Image courtesy of: ESPNcricinfo
Sri Lanka batsman Kumar Sangakkara has admitted that “it feels very special to get on the honours board” after he scored his maiden century at Lord’s against England on the third day of the first Test.
After scoring his landmark century, Sangakkara became the only man in the history of Test cricket to score centuries in three consecutive innings on three separate occasions.
“It’s something I’ve always wanted to do,” Sangakkara told Sky Sports. “Coming on this tour, which might be my last Test tour to England, I just wanted to enjoy it. If it happened, it would happen.
“I just did a bit of preparation, changed a bit in my technique right from the start and I’m pretty happy it worked.
“It’s a very special place to play your cricket at, and Sri Lankans have done pretty well individually here. It feels very special to get on the honours board.”
Sangakkara was also pleased that he was able to celebrate his century with his childhood friend, Mahela Jayawardene.

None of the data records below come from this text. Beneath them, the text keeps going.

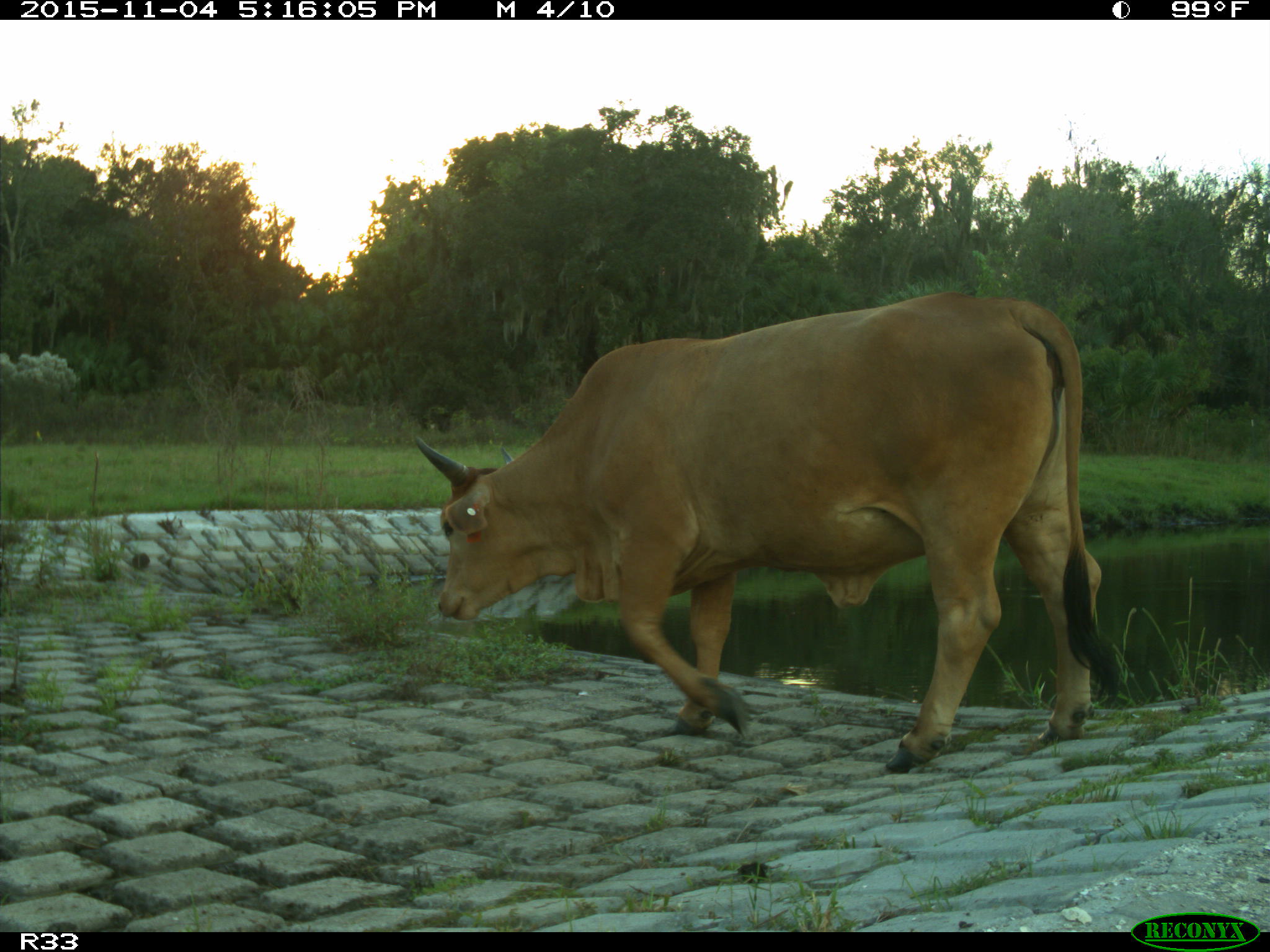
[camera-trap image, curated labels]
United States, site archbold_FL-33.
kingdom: Animalia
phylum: Chordata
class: Mammalia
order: Artiodactyla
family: Bovidae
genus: Bos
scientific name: Bos taurus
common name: domestic cow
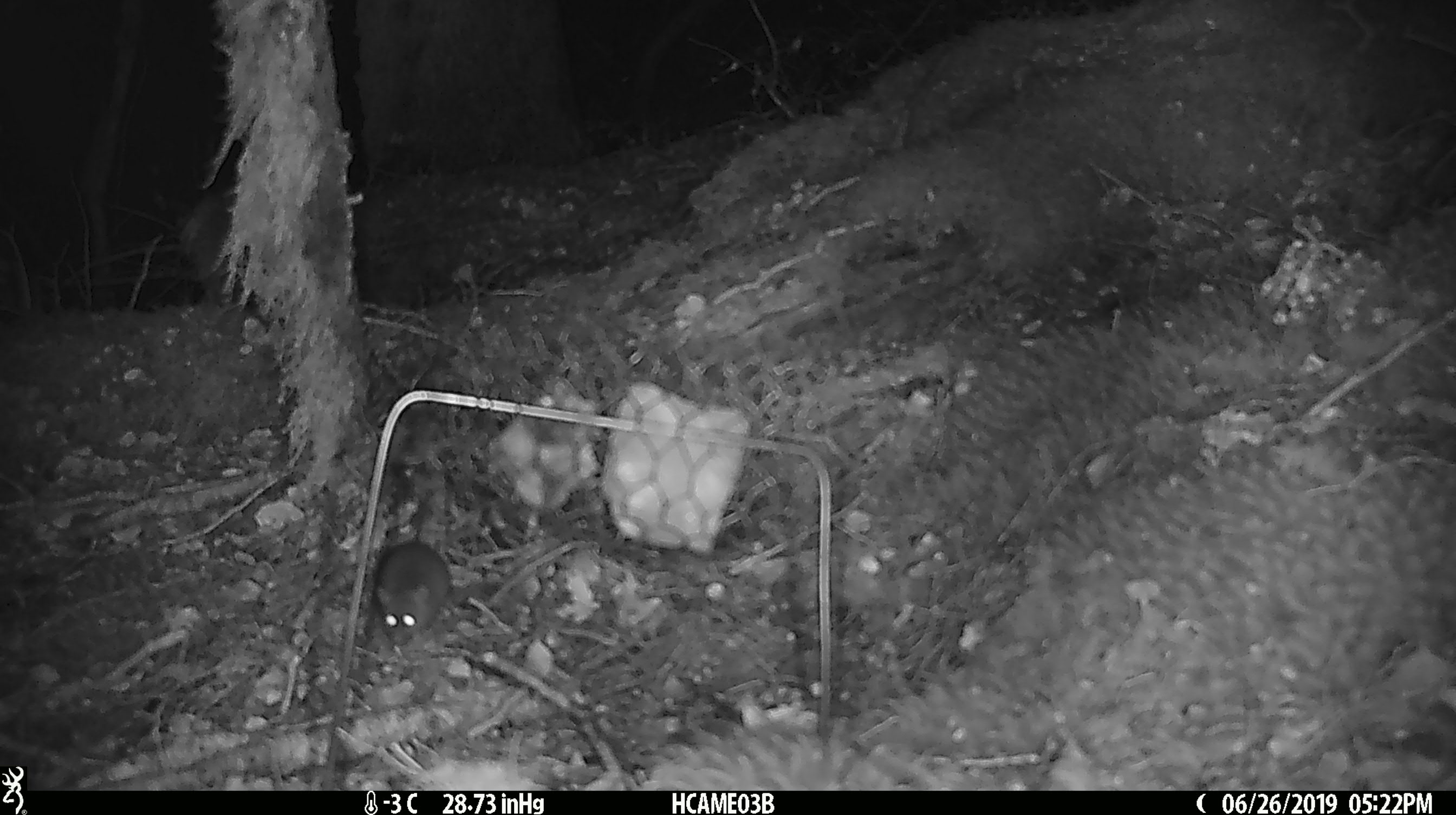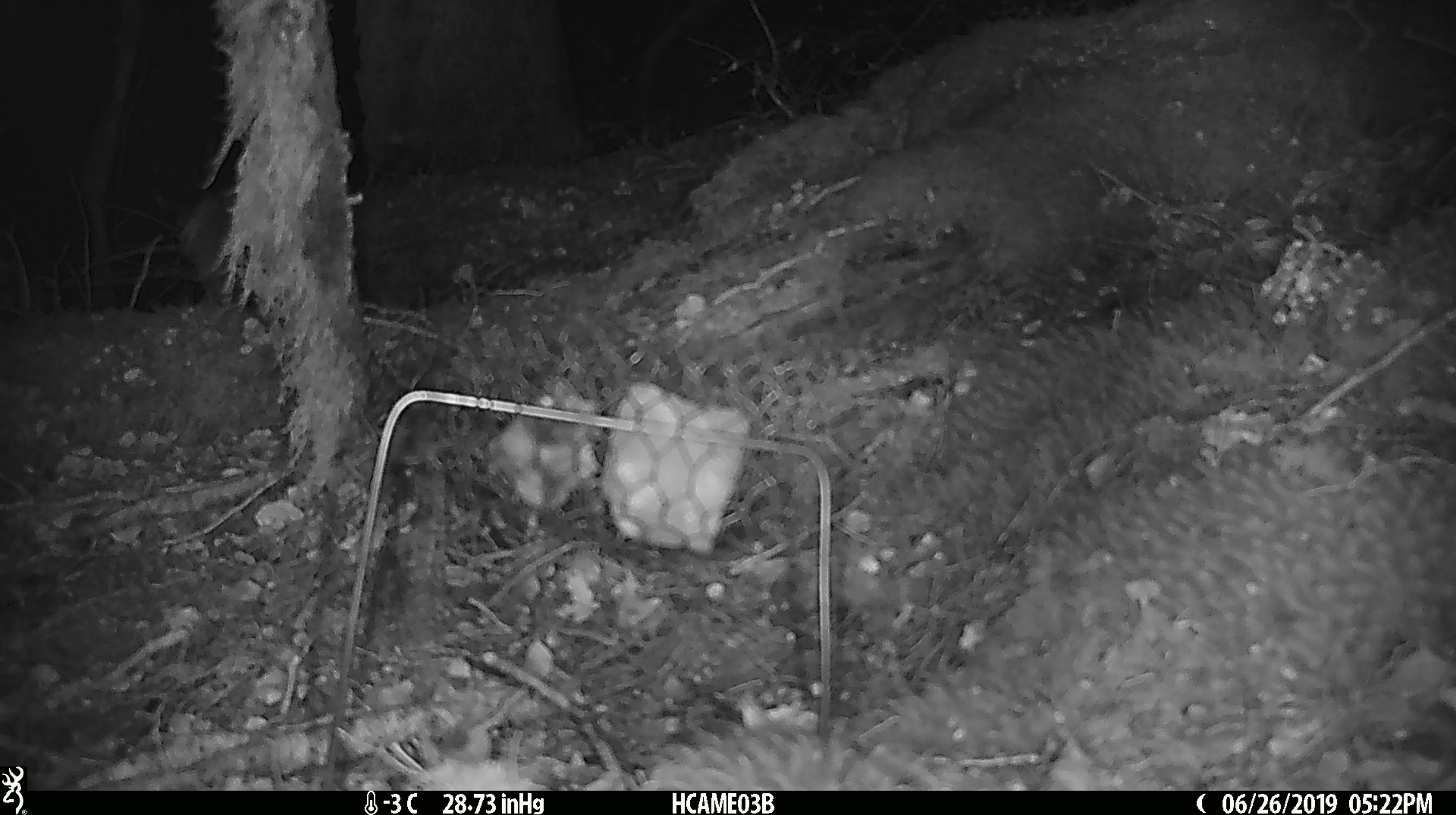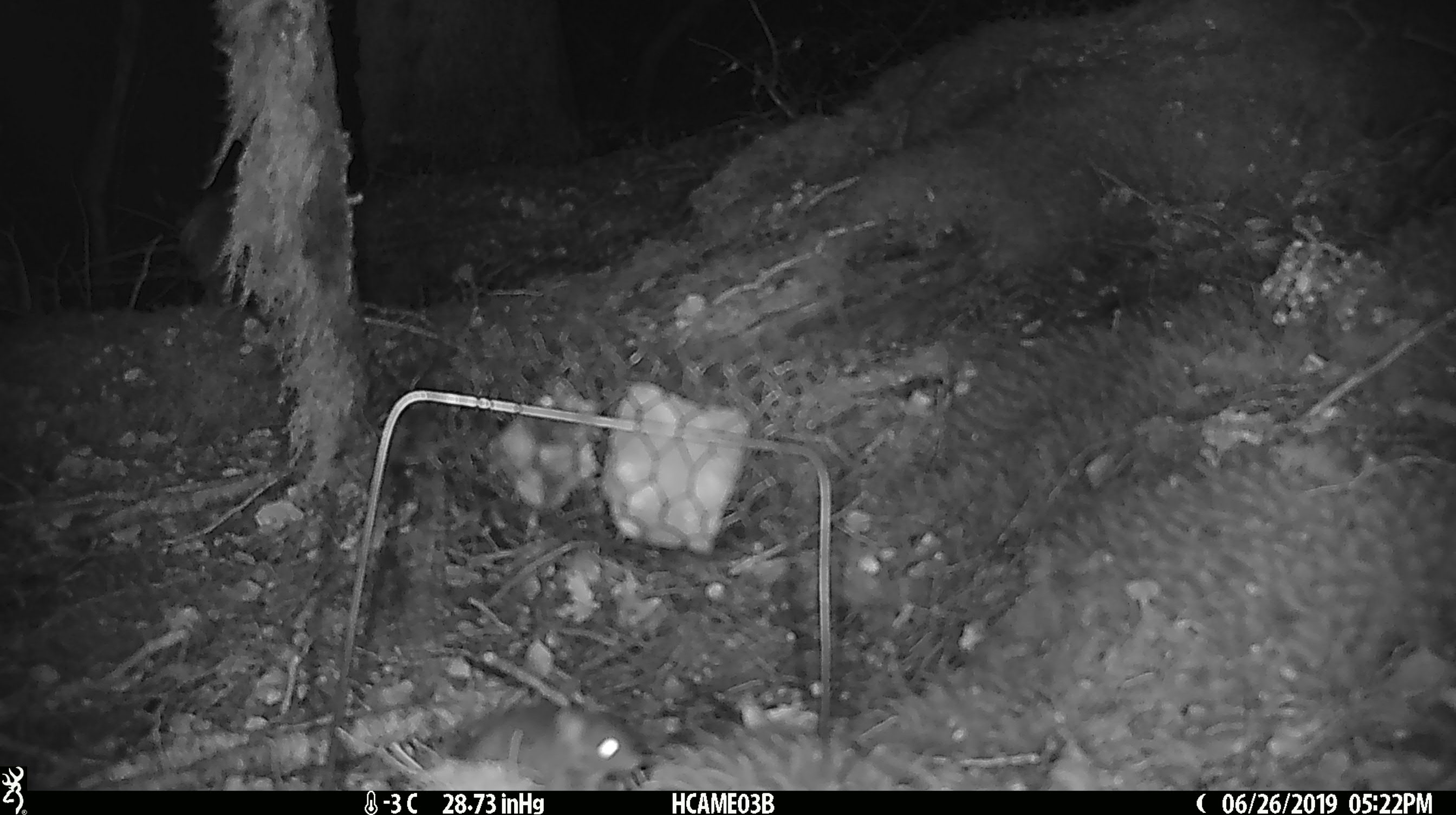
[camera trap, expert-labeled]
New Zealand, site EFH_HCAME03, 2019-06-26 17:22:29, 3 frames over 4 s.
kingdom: Animalia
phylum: Chordata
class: Mammalia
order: Rodentia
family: Muridae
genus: Mus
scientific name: Mus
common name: mouse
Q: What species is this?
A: Mouse (Mus).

“It was very, very good because he’s done that twice before and knows how special that feels so to have him there when I scored the hundred was very special,” Sangakkara said.
Jayawardene revealed that he kept telling Sangakkara to treat it as any other innings and not let the pressure of the milestone or situation get the better of him.
“I was happy for Kumar. A lot of people were talking about it back home as well. I was quite relieved,” he said. “Today he was a man with a purpose – the way he batted. I was thrilled for him. I haven’t seen him leave so many balls outside the off stump for quite some time. There were a few he could have probably gone after, but he didn’t. He was quite determined to get that.
“The only thing I told him was, ‘don’t worry too much about the hundred.’ His record in the last eight years or so is amazing. I don’t think anyone would have said anything if he hadn’t got his hundred, so that’s what I told him. It’s probably our last time out here, so he was quite determined. It was good for the team in that he anchored the innings and most of the guys batted around him, so it was an ok situation going into the fourth day.”
While the first Test is likely to end as a draw, Sangakkara still believes there is some life left in the game.
“It’s very much alive,” he said. “It’s a pity we couldn’t keep England to 400 or just below because if that had happened it would have been a really interesting game with us more in the driving seat.
“Right now, England will try and get the next three wickets and try and put the pressure back on us, but if we bat well -Angelo’s batting really well, the tail can hold their own – and we get another 60 or 70 runs, it’ll be a very good Test match.”